Punk the Capital; Building a Sound Movement is a documentary film released in June 2019, focusing on the historical roots of the Washington, D.C. punk community. It was produced and directed by filmmaker James June Schneider and co-created with filmmaker Paul Bishow. Sam Lavine was also a producer of the film.

== Plot ==
The documentary's main focus is the origin stories of three bands: Bad Brains, Minor Threat and The Slickee Boys. The filmmakers used vast archives from private and public collections dating back into the mid-1970's, from a children's television show featuring Kim Kane of The Slickee Boys to footage of Bad Brains' early shows.

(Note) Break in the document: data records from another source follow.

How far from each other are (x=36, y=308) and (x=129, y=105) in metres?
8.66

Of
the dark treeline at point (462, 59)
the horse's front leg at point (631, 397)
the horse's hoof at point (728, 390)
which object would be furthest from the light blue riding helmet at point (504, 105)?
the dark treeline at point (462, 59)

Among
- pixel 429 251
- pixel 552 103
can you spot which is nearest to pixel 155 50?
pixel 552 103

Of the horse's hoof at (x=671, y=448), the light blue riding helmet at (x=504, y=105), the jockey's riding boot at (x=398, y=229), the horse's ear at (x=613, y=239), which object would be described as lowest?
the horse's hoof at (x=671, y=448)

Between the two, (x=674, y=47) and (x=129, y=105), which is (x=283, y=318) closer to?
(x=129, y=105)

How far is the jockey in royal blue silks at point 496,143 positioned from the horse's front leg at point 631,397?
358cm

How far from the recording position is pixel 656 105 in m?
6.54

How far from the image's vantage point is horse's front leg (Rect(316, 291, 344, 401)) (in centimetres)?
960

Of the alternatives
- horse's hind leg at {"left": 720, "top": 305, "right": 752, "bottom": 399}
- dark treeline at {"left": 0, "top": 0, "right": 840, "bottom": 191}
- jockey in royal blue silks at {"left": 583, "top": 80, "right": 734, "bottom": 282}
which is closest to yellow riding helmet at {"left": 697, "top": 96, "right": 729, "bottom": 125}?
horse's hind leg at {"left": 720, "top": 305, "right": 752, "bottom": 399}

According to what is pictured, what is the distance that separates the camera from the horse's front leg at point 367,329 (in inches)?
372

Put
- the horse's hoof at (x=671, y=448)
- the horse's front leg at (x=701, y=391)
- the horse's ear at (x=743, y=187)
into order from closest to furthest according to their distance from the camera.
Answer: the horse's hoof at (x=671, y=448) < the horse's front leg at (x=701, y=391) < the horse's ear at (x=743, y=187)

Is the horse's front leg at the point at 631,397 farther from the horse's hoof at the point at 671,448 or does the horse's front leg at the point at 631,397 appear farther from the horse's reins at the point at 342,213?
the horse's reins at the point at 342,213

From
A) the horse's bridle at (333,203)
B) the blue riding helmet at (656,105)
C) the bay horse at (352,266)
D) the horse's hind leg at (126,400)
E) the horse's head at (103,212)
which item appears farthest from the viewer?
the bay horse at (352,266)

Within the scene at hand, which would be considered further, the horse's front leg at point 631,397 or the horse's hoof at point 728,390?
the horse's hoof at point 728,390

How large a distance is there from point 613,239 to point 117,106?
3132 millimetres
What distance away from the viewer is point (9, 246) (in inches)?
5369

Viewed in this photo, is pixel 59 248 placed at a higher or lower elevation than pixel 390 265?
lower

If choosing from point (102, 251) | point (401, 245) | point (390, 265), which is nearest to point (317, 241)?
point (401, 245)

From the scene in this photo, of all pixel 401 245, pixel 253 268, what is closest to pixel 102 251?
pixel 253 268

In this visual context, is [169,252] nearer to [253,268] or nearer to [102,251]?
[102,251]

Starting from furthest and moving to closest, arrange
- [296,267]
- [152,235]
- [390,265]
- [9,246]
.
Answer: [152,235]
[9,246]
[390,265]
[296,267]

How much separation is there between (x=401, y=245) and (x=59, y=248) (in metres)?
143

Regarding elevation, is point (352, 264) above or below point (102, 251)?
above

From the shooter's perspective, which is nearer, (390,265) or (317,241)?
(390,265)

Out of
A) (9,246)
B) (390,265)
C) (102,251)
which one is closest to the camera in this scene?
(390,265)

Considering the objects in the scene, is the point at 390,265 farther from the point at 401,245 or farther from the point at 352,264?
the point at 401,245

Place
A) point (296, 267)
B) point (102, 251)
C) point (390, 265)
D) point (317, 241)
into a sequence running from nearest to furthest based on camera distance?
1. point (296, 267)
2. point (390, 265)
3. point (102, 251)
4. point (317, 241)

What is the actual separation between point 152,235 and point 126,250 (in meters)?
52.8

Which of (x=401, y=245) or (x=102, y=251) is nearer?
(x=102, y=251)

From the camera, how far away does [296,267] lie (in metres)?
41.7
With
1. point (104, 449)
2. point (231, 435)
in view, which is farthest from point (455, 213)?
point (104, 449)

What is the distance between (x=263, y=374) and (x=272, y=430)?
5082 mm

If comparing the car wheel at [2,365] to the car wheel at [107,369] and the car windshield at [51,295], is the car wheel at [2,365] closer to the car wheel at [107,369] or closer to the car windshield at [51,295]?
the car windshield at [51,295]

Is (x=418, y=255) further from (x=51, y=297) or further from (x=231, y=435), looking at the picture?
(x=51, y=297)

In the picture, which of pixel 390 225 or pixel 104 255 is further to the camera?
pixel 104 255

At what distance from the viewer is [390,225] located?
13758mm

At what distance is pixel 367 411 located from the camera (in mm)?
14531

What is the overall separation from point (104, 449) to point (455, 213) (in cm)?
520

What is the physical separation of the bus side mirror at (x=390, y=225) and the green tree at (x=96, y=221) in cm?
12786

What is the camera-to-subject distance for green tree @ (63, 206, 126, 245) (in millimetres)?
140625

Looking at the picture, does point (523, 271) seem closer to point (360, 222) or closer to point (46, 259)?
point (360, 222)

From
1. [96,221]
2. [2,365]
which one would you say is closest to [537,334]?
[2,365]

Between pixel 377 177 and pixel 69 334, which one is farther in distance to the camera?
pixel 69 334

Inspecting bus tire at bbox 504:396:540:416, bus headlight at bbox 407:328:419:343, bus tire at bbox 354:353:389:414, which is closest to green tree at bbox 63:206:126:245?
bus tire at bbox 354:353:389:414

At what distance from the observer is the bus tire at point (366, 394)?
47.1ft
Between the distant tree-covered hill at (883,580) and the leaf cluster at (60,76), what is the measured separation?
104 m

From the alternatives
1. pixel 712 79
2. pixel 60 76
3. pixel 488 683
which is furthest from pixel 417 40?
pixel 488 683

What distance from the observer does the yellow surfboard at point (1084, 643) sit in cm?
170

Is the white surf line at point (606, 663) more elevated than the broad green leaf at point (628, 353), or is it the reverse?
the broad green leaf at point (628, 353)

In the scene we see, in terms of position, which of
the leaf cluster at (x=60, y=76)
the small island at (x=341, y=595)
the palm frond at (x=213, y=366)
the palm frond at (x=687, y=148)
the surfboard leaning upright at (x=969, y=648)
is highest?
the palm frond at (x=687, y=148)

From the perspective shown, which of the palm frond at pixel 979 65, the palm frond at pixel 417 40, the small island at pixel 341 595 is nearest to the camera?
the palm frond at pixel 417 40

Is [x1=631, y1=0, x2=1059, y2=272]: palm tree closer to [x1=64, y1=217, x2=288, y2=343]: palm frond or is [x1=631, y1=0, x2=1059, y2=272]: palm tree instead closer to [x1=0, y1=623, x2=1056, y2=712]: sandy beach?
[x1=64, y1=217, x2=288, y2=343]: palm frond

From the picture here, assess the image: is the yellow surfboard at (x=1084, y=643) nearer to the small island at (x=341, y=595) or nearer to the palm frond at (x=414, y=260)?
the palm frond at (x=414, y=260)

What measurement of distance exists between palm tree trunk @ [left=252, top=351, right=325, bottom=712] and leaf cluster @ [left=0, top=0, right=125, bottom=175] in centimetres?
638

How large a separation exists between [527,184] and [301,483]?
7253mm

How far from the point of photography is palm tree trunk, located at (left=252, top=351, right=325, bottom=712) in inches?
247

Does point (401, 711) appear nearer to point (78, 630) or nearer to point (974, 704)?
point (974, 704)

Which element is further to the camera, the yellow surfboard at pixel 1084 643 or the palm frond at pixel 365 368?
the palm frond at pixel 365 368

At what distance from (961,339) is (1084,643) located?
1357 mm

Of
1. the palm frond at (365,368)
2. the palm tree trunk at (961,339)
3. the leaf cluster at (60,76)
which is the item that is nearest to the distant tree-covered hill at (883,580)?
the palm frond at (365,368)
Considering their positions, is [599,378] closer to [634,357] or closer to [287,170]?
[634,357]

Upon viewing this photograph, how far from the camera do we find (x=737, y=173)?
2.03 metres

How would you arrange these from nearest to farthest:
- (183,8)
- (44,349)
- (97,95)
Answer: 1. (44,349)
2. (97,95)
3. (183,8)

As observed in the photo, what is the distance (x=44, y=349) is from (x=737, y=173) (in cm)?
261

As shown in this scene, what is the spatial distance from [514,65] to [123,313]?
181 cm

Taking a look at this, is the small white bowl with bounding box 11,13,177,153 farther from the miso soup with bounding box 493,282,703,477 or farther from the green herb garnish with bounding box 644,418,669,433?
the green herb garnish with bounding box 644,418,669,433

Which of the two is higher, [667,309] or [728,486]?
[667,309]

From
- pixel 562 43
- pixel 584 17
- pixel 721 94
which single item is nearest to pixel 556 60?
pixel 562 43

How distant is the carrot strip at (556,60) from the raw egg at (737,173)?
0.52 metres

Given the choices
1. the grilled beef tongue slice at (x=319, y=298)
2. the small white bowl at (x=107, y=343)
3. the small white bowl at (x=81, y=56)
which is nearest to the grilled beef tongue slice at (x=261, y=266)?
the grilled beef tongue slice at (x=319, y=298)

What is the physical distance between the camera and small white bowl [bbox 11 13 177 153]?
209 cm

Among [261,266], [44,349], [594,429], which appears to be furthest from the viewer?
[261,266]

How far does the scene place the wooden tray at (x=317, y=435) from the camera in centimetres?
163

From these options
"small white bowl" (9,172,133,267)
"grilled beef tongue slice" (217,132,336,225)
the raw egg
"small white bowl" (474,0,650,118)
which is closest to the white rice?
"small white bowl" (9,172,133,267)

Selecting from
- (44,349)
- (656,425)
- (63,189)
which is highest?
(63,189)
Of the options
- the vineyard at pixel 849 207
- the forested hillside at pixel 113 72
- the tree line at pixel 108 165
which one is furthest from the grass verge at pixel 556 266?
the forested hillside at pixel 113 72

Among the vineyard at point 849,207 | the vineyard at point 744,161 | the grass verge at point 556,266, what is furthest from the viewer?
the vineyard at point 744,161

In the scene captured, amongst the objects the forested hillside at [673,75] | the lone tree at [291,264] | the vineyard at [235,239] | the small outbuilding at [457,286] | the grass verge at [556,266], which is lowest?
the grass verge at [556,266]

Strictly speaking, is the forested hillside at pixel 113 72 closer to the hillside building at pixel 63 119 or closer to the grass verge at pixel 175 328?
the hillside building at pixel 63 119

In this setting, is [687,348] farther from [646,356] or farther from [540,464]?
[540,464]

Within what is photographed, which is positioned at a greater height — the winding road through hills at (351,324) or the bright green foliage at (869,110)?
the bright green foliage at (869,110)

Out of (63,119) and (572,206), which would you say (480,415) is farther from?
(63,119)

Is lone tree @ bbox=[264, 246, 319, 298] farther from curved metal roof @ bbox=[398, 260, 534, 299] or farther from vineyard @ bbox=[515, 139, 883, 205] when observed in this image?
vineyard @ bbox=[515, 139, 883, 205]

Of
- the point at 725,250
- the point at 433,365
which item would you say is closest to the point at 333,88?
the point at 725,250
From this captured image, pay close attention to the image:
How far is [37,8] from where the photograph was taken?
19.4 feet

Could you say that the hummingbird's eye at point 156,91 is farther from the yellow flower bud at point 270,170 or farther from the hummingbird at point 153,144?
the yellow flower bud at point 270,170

A significant chunk of the footage used in the film was taken in 1979 and 1980 by filmmaker Paul Bishow of punk and hardcore shows at DC's original Madam's Organ Art Cooperative. Other bands included in the documentary are Untouchables, Half Japanese, Government Issue, Faith, SOA, Scream, Void, Black Market Baby, Tru Fax and the Insaniacs, DOA, Youth Brigade, and Rites of Spring, in addition to interviews with Ian MacKaye, Henry Rollins and Jello Biafra.

== Reviews ==
Uncut rated the film four out of five stars, stating, "The wealth of great video footage in Punk The Capital underlines what made DC hardcore unique; the main protagonists were not marginal dropouts, as they were in New York and California, but the well-heeled, eloquent children of admirals, diplomats and journalists, with the will and means to succeed without outside support." The Washington Post described the film's coverage of Bad Brians as a "compelling narrative" and that the "archival footage of this quartet of black musicians in a predominantly white community gives a sense of just what a jolt to the system they were."

== Showings ==
Since its release, the documentary has been shown at film festivals and AFI Silver's "More Than a Witness: Positive Force DC and Revolution Summer at 40" in 2025 and cited in publications about punk music's history. The materials discovered while making the documentary helped spur the creation of the DC Punk Archives, held by the Washington, D.C. Public Library. The archives launched in 2014, five years ahead the film's release.